Although it’s not the stated purpose, as the largest professional networking platform out there, LinkedIn enables exactly the sorts of networks that rely on casual connections across a broad range of people. The tool itself is set up to show you two options for handing an invitation by default: accept or ignore. There is a way to first find out more about your potential connection by first engaging in discussion, but the option is buried in the “manage invitations” interface (it’s not even accessible from the potential connection’s profile unless you have InMail), which encourages people to hit accept if they’d rather find out whether the connection is worthwhile than ignore the invitation entirely.

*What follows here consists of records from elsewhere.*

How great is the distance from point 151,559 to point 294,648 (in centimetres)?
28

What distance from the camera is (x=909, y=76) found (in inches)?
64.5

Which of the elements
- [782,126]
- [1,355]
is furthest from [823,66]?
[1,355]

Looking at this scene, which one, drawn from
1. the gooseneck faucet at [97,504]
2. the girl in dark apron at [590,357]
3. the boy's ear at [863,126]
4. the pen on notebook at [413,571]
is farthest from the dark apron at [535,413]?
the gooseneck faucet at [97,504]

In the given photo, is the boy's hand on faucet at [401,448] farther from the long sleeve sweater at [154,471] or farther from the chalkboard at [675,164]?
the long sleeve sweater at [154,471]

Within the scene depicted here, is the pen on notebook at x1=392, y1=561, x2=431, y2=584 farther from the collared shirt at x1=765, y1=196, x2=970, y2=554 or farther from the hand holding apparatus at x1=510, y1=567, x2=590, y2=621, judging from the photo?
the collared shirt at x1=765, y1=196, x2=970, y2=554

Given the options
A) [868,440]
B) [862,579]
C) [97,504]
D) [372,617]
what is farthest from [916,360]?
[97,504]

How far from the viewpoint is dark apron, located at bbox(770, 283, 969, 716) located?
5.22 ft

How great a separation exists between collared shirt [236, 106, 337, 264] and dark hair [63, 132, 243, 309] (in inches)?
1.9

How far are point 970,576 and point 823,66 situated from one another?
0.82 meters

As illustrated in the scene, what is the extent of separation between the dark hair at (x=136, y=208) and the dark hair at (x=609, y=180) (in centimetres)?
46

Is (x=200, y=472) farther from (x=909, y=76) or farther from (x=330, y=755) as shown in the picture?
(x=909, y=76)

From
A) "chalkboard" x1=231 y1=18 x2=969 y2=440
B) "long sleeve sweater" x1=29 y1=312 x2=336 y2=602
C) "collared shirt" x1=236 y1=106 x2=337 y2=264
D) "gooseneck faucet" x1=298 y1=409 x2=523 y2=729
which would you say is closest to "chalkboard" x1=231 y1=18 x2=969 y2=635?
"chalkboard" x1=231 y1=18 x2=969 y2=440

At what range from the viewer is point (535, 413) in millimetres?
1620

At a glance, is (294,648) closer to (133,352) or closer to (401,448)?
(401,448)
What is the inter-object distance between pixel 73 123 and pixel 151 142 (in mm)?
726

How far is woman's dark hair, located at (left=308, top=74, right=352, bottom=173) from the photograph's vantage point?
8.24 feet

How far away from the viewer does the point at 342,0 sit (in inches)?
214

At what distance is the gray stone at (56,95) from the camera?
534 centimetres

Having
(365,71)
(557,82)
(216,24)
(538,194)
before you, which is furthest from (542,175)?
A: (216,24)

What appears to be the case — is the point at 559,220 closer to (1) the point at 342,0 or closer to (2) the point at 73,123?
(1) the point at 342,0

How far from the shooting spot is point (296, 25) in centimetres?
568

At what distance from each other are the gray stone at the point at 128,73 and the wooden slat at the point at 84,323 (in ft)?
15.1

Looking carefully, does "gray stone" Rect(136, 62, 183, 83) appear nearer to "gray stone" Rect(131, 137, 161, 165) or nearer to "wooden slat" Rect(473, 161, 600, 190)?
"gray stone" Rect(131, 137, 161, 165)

There are speakers and experts who advise accepting all invitations for a variety of good reasons, with only a couple of caveats (i.e., say no to people you don’t like and competitors). The LinkedIn Open Networker (LION) approach is about accepting most new invitations as an opportunity to broaden a network as much as possible. This is the kind of loose and broad connection I referred to previously, and can be particularly beneficial within certain professions that rely on this sort of network very heavily (recruiters come to mind).
There are differing camps about who we should and shouldn’t connect with. Some are a bit exclusive (think: what can they do for me), some are selective (think: how can we help each other), and some are anything-goes (think: the more the merrier). In my own experience, I have found tremendous value in my approach to more purposeful networking, but my own definition of success is not traditional, and I’ve definitely struggled in more traditional environments. In the second post in this series, I write about my own experience with LinkedIn and how I use it to network in a way that’s authentic to me (and what I learned when I strayed from that approach).
In the meantime… how do you work your networking magic? Do you avoid one on one meetings with the opposite gender? Do you accept every invite?